KAIT 1993 IQ classification
| 130 and above | Upper Extreme |
| 120–129 | Well Above Average |
| 110–119 | Above average |
| 90–109 | Average |
| 80–89 | Below Average |
| 70–79 | Well Below Average |
| 69 and below | Lower Extreme |

The Kaufman Assessment Battery for Children, Second Edition was developed by Alan S. Kaufman and Nadeen L. Kaufman and published in 2004 by American Guidance Service.

KABC-II 2004 Descriptive Categories
| Range of Standard Scores | Name of Category |
|---|---|
| 131–160 | Upper Extreme |
| 116–130 | Above Average |
| 85–115 | Average Range |
| 70–84 | Below Average |
| 40–69 | Lower Extreme |

===Cognitive Assessment System===

The Das-Naglieri Cognitive Assessment System test was developed by Jack Naglieri and J. P. Das and published in 1997 by Riverside.

Cognitive Assessment System 1997 full scale score classification
| Standard Scores | Classification |
|---|---|
| 130 and above | Very Superior |
| 120–129 | Superior |
| 110–119 | High Average |
| 90–109 | Average |
| 80–89 | Low Average |
| 70–79 | Below Average |
| 69 and below | Well Below Average |

===Differential Ability Scales===

The Differential Ability Scales Second Edition (DAS–II) was developed by Colin D. Elliott and published in 2007 by Psychological Corporation. The DAS-II is a test battery given individually to children, normed for children from ages two years and six months through seventeen years and eleven months. It was normed on 3,480 noninstitutionalized, English-speaking children in that age range. The DAS-II yields a General Conceptual Ability (GCA) score scaled like an IQ score with the mean standard score set at 100 and 15 standard score points for each standard deviation up or down from the mean. The lowest possible GCA score on DAS–II is 30, and the highest is 170.

### Required tasks:
**1)** Answer these questions from the IQ classification text:
(a) Who published the KABC-II, and in what year?
(b) What classification does the Cognitive Assessment System give to full scale scores from 80 to 89?
(c) On how many children was the DAS-II normed?
**2)** Pick up the IQ classification text after its last sentence and continue it for a few sentences.
The records below come from a separate source, unrelated to the IQ classification text.

### Record excerpts:
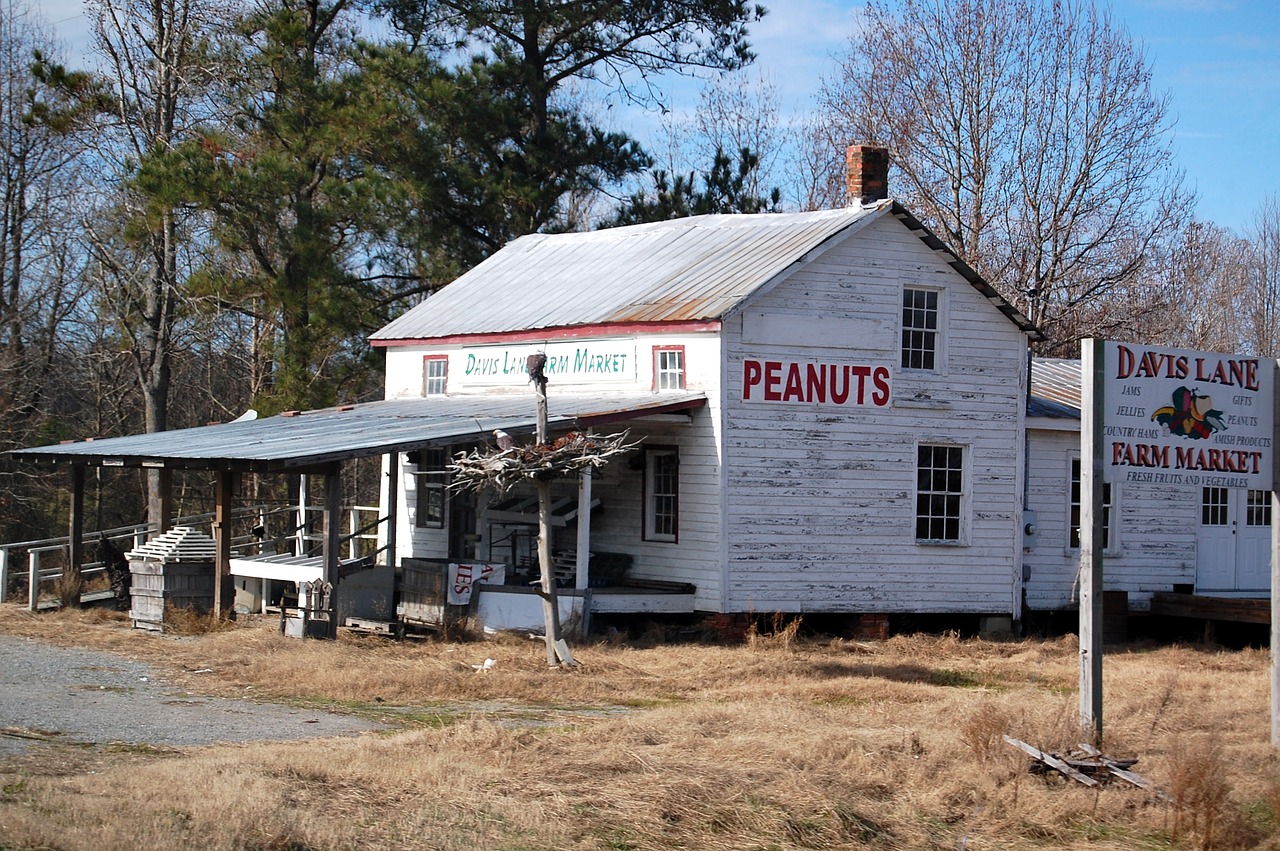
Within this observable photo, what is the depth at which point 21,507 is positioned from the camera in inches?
1300

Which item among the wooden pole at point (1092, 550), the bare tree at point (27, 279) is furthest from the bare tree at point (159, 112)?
the wooden pole at point (1092, 550)

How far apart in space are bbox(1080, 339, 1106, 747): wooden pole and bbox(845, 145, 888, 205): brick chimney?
11375mm

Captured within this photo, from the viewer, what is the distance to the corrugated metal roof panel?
66.5ft

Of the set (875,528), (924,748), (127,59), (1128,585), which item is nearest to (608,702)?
(924,748)

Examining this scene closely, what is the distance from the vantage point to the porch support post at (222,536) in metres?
19.1

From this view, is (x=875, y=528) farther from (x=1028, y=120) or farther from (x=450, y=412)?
(x=1028, y=120)

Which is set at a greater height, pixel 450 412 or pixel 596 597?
pixel 450 412

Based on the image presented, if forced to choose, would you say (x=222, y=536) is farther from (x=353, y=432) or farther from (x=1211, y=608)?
(x=1211, y=608)

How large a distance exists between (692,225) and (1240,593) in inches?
426

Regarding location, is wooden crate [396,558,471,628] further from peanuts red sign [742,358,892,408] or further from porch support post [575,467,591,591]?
peanuts red sign [742,358,892,408]

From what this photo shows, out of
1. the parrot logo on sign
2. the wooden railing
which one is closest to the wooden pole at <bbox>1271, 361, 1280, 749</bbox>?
the parrot logo on sign

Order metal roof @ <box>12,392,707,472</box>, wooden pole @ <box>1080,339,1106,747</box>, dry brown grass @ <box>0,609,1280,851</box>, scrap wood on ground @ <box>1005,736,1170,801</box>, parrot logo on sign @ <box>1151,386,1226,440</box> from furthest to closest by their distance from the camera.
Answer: metal roof @ <box>12,392,707,472</box>, parrot logo on sign @ <box>1151,386,1226,440</box>, wooden pole @ <box>1080,339,1106,747</box>, scrap wood on ground @ <box>1005,736,1170,801</box>, dry brown grass @ <box>0,609,1280,851</box>

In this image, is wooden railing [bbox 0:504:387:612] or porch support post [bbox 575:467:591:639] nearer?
porch support post [bbox 575:467:591:639]

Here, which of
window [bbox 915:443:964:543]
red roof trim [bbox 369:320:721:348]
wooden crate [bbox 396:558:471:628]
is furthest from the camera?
window [bbox 915:443:964:543]
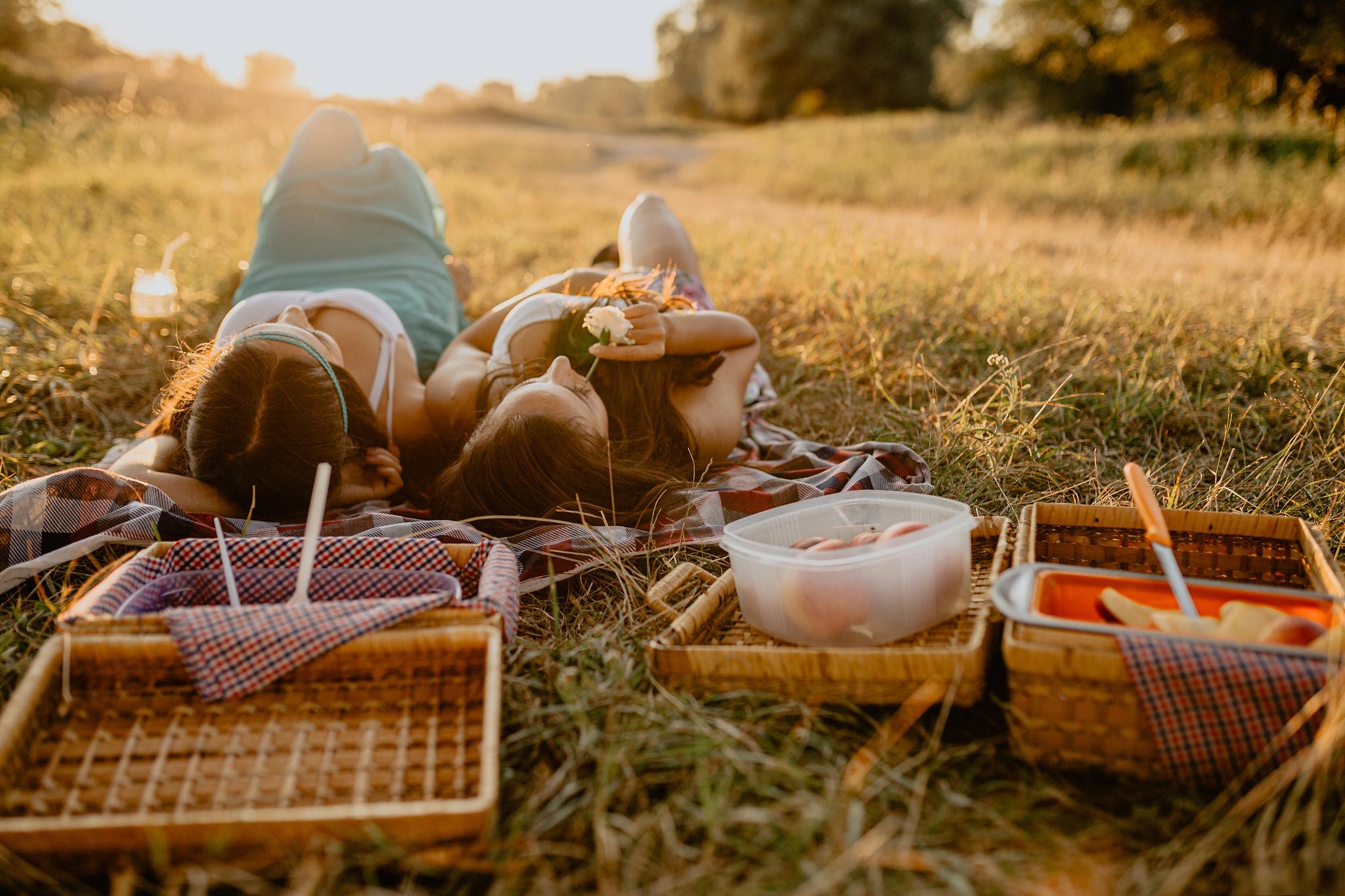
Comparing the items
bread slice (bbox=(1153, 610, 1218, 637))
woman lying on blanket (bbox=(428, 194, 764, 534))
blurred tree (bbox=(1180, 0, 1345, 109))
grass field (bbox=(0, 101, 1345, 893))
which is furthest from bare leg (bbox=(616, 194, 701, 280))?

### Answers in order:
**1)**
(a) American Guidance Service, in 2004.
(b) Low Average.
(c) 3,480 noninstitutionalized, English-speaking children.

**2)**
DAS-II 2007 GCA classification
| GCA | General Conceptual Ability Classification |
|---|---|
| ≥ 130 | Very high |
| 120–129 | High |
| 110–119 | Above average |
| 90–109 | Average |
| 80–89 | Below average |
| 70–79 | Low |
| ≤ 69 | Very low |

===Reynolds Intellectual Ability Scales===
Reynolds Intellectual Ability Scales (RIAS) were developed by Cecil Reynolds and Randy Kamphaus. The RIAS was published in 2003 by Psychological Assessment Resources.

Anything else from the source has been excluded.